The vast majority of litigation which occurs in the U.S. occurs in State courts. The reason for this is that while State courts have inherent authority to hear all disputes, federal jurisdiction is limited. Just as the federal congress’ powers are few and defined (in theory), the federal judiciary’s jurisdiction is specifically enumerated. Although there are separate ways to land yourself in federal court, federal courts can generally only hear cases in which (1) diversity jurisdiction exists or when the claim presents a (2) federal question.
Diversity jurisdiction is straightforward. A plaintiff may properly invoke diversity jurisdiction if the amount being sought is in excess of seventy-five thousand dollars ($75,000) and there is complete diversity in residency between the litigants at the time the action is filed. For purposes of diversity jurisdiction, residency is discussed in the context of State residents. Potential hiccups can occur with diversity jurisdiction when the complaint is vague as to whether the amount in controversy is over $75,000 or when residency is in dispute (particularly with corporations).

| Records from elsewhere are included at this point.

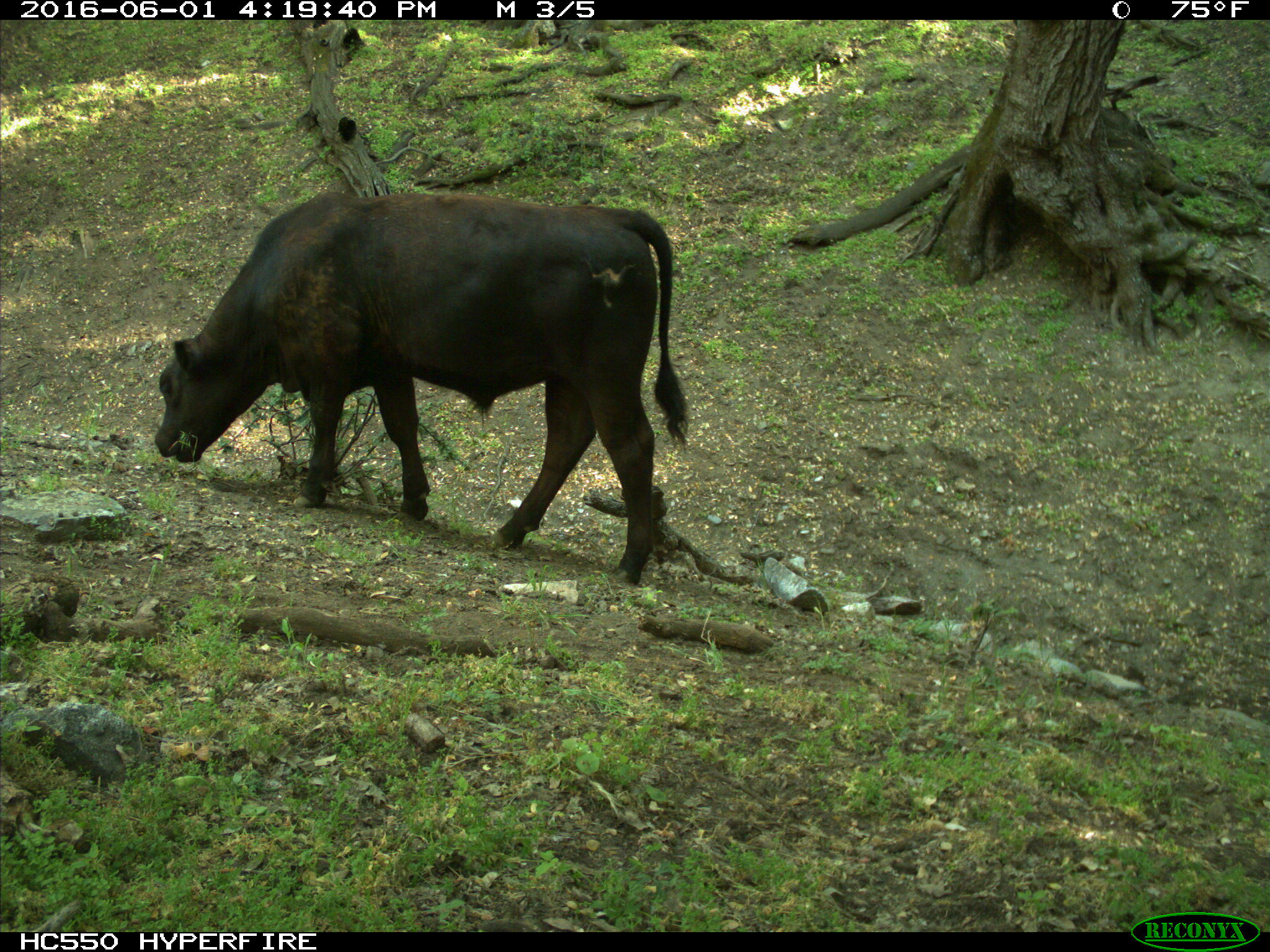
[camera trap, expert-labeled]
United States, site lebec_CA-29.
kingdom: Animalia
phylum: Chordata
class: Mammalia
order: Artiodactyla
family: Bovidae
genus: Bos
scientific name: Bos taurus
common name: domestic cow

Federal question jurisdiction (aka arising under jurisdiction) is more nuanced. Federal question jurisdiction may be established in one of two ways. First, through the “well-pleaded complaint rule,” which provides that federal jurisdiction exists only when a federal question is presented on the face of the plaintiff’s properly pleaded complaint. Caterpillar Inc. v. Williams, 482 U.S. 386, 392 (1987). Alternatively, federal question jurisdiction will lie over state law claims that implicate “significant federal issues.” Grable & Sons Metal Prods., Inc. v. Darue Eng’g & Mfg., 545 U.S. 308, 312 (2005).